THINGS TO DO:
[1] How would you render this sentence from the Juniper Lake thread in Spanish: "You don't need a $50,000 boat to catch fish, especially in a small lake."
[2] Tally the lines of the records that contain the string "captured". What is the count? Give only the number.

PROVIDED TEXT:
# Juniper Lake - Go chase bass



## FishWalton

Juniper Lake will see some bass chasers soon.


----------



## The Pirate Ed

*Juniper Lake*

How do you sign up for this tournament? Is there a point of contact? Is it a team tournament? What are the rules?

Thanks,


----------



## FishWalton

*Tournament Contact*

For More info on the Juniper tournament:

A & W Bait and Tackle
850-892-3030

www.facebook.com/awbaitandtackle


----------



## FishWalton

*Rules*

Here are the rules for the tournament at Juniper Lake


----------



## skiff89_jr

I might be interested in the Cassidy tournament? Who would I contact for that? 

Might want to post this on the freshwater thread. I'm sure a few of those bass guys might be interested. I stumbled across this thread because this section get overlooked a lot of the time.

Thanks for the info J.B.


----------



## FishWalton

*Hmmmm.......don't know*

Hmmmmm........I don't know who you would contact on the Cassidy Tournament, but maybe the guys listed on the Juniper rules brochure would be a good place to start. For some reason bass tournaments aren't mentioned much on PFF, yet they are held all over the panhandle. 
Maybe the guys in the tournament circuit have another forum to keep everyone informed or maybe just club members participate. 
What we need is to start up a Bream/Crappie circuit. Something like that would get me out of the LazyBoy


----------



## auguy7777

Nah, it's because most bass anglers don't like anglers from other clubs fishing their clubs. I could care less though. You gotta be confident in thinking you can beat anybody. If I get back here from Korea, I'm going to set one up open to every single person on every single forum and broadcast it everywhere. Skiff, don't do the Cassidy tournament...I'm showing up, lol....maybe.....


----------



## skiff89_jr

auguy7777 said:


> Nah, it's because most bass anglers don't like anglers from other clubs fishing their clubs. I could care less though. You gotta be confident in thinking you can beat anybody. If I get back here from Korea, I'm going to set one up open to every single person on every single forum and broadcast it everywhere. Skiff, don't do the Cassidy tournament...I'm showing up, lol....maybe.....


I'm really thinking about doing it. Decisions, decisions!


----------



## FishWalton

*thankis*

Thanks auguy7777 for info on how club tournaments work. The Juniper gig is obviously open and everyone is encouraged to participate. The others listed on the rules brochure for Juniper are vague.


----------



## FishWalton

Skiff........you got the cat tournaments down pat so you may as well start on the bass circuit. You don't need a $50,000 boat to catch fish, especially in a small lake. I'm going after a crappie tomorrow to you know where. Got some of the Parrot grubs in the mail today.


----------



## auguy7777

Late decisions, but I'm showing up at the Cassidy tournament tomorrow. Good luck Skiff if you come too...I'll be in a white Nitro 640. Good luck!!!


----------



## skiff89_jr

Bring back the money to PFF auguy7777. We're still switching out trolling motors on the skiff so I'm taking the yak out to do some bass fishing. Good luck.

GIVEN DATA:

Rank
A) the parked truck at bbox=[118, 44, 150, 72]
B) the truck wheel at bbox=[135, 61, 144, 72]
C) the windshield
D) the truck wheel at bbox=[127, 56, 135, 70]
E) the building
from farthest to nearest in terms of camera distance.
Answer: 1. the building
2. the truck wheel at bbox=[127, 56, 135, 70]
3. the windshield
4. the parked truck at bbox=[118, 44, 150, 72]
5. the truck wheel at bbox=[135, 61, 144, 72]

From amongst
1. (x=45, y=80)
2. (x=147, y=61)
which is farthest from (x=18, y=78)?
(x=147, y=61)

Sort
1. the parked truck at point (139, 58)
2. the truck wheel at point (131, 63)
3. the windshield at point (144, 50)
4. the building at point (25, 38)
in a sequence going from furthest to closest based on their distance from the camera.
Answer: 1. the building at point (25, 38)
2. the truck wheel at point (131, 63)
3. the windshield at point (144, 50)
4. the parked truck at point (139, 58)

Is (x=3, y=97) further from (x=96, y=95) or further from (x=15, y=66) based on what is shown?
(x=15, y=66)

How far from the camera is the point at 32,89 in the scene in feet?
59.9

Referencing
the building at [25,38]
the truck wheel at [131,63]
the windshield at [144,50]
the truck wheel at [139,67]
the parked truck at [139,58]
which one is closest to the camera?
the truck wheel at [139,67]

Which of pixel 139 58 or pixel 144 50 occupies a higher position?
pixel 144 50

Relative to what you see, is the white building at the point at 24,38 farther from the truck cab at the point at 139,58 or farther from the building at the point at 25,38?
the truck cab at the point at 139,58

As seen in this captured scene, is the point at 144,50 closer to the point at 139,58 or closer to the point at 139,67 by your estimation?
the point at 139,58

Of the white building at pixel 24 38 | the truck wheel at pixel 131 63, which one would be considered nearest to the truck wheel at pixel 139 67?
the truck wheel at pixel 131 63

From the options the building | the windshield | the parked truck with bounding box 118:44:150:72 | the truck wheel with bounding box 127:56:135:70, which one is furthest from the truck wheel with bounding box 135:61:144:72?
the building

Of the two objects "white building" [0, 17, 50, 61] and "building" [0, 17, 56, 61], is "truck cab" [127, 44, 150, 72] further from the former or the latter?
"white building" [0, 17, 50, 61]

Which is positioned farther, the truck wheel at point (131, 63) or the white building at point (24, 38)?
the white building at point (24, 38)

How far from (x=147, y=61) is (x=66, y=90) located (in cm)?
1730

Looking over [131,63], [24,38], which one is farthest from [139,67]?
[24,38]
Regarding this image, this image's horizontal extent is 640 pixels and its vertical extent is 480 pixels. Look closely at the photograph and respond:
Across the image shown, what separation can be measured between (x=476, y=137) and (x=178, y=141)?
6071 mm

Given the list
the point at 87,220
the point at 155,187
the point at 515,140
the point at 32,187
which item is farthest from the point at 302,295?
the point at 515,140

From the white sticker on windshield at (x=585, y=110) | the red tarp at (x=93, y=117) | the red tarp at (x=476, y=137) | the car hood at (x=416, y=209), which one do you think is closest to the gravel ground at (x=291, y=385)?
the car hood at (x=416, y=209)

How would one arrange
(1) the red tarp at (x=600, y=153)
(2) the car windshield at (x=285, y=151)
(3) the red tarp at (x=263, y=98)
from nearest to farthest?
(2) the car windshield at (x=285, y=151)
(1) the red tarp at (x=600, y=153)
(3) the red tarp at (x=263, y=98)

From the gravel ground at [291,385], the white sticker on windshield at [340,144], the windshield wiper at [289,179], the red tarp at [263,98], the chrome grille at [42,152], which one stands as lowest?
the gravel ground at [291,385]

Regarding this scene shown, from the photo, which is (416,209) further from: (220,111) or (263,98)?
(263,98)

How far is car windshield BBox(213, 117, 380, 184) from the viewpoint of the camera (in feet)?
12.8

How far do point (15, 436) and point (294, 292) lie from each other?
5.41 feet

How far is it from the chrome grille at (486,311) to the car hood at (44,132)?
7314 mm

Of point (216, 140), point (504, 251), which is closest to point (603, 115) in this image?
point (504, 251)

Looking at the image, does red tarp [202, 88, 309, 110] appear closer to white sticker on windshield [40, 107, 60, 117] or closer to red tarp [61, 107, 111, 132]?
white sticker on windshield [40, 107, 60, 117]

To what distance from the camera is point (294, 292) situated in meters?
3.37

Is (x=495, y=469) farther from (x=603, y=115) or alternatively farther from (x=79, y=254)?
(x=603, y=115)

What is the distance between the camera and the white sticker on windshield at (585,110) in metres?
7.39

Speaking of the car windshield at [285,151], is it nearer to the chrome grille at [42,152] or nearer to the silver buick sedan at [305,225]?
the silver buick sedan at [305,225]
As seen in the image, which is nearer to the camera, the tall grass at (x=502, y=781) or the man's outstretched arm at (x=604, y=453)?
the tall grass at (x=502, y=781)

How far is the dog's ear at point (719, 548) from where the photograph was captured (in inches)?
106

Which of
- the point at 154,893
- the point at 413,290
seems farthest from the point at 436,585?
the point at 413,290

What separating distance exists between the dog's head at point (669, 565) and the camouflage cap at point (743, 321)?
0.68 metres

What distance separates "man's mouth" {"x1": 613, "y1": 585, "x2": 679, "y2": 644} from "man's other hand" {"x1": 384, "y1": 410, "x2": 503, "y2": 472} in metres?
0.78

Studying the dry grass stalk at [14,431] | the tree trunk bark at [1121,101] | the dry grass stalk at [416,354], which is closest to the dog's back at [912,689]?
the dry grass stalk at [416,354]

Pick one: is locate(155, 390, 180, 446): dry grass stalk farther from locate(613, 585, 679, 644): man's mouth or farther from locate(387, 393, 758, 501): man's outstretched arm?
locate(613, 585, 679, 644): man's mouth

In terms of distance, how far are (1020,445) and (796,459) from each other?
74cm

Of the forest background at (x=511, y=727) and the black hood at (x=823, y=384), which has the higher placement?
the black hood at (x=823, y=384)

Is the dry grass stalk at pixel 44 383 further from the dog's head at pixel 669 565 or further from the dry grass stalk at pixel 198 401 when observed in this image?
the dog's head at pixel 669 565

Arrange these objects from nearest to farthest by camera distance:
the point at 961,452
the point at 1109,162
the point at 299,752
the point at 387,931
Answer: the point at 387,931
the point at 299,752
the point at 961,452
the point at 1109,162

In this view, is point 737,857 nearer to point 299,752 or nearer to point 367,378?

FULL ANSWERS:
[1] No necesitas un bote de 50.000 dólares para pescar, especialmente en un lago pequeño.

[2] 2